● **Task brief**:
Omit the pictures from the entries below and retype everything else exactly.

● **Extracted entries**:
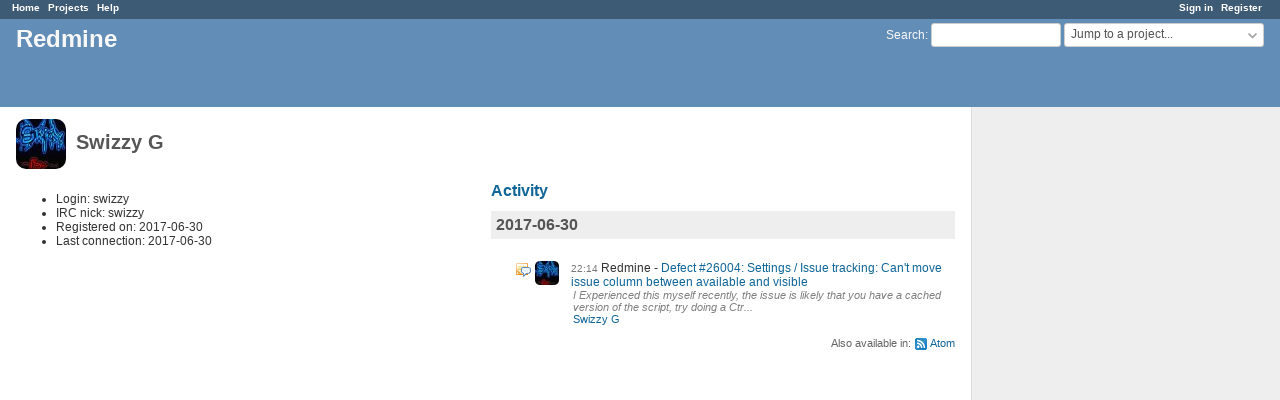

--- FILE ---
content_type: text/html; charset=utf-8
request_url: https://www.google.com/recaptcha/api2/aframe
body_size: 267
content:
<!DOCTYPE HTML><html><head><meta http-equiv="content-type" content="text/html; charset=UTF-8"></head><body><script nonce="rUxqsIzgv3Go33AZU2cYcA">/** Anti-fraud and anti-abuse applications only. See google.com/recaptcha */ try{var clients={'sodar':'https://pagead2.googlesyndication.com/pagead/sodar?'};window.addEventListener("message",function(a){try{if(a.source===window.parent){var b=JSON.parse(a.data);var c=clients[b['id']];if(c){var d=document.createElement('img');d.src=c+b['params']+'&rc='+(localStorage.getItem("rc::a")?sessionStorage.getItem("rc::b"):"");window.document.body.appendChild(d);sessionStorage.setItem("rc::e",parseInt(sessionStorage.getItem("rc::e")||0)+1);localStorage.setItem("rc::h",'1769302712432');}}}catch(b){}});window.parent.postMessage("_grecaptcha_ready", "*");}catch(b){}</script></body></html>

● **Problem solution**:
--- FILE ---
content_type: text/html; charset=utf-8
request_url: https://www.google.com/recaptcha/api2/aframe
body_size: 267
content:
<!DOCTYPE HTML><html><head><meta http-equiv="content-type" content="text/html; charset=UTF-8"></head><body><script nonce="rUxqsIzgv3Go33AZU2cYcA">/** Anti-fraud and anti-abuse applications only. See google.com/recaptcha */ try{var clients={'sodar':'https://pagead2.googlesyndication.com/pagead/sodar?'};window.addEventListener("message",function(a){try{if(a.source===window.parent){var b=JSON.parse(a.data);var c=clients[b['id']];if(c){var d=document.createElement('img');d.src=c+b['params']+'&rc='+(localStorage.getItem("rc::a")?sessionStorage.getItem("rc::b"):"");window.document.body.appendChild(d);sessionStorage.setItem("rc::e",parseInt(sessionStorage.getItem("rc::e")||0)+1);localStorage.setItem("rc::h",'1769302712432');}}}catch(b){}});window.parent.postMessage("_grecaptcha_ready", "*");}catch(b){}</script></body></html>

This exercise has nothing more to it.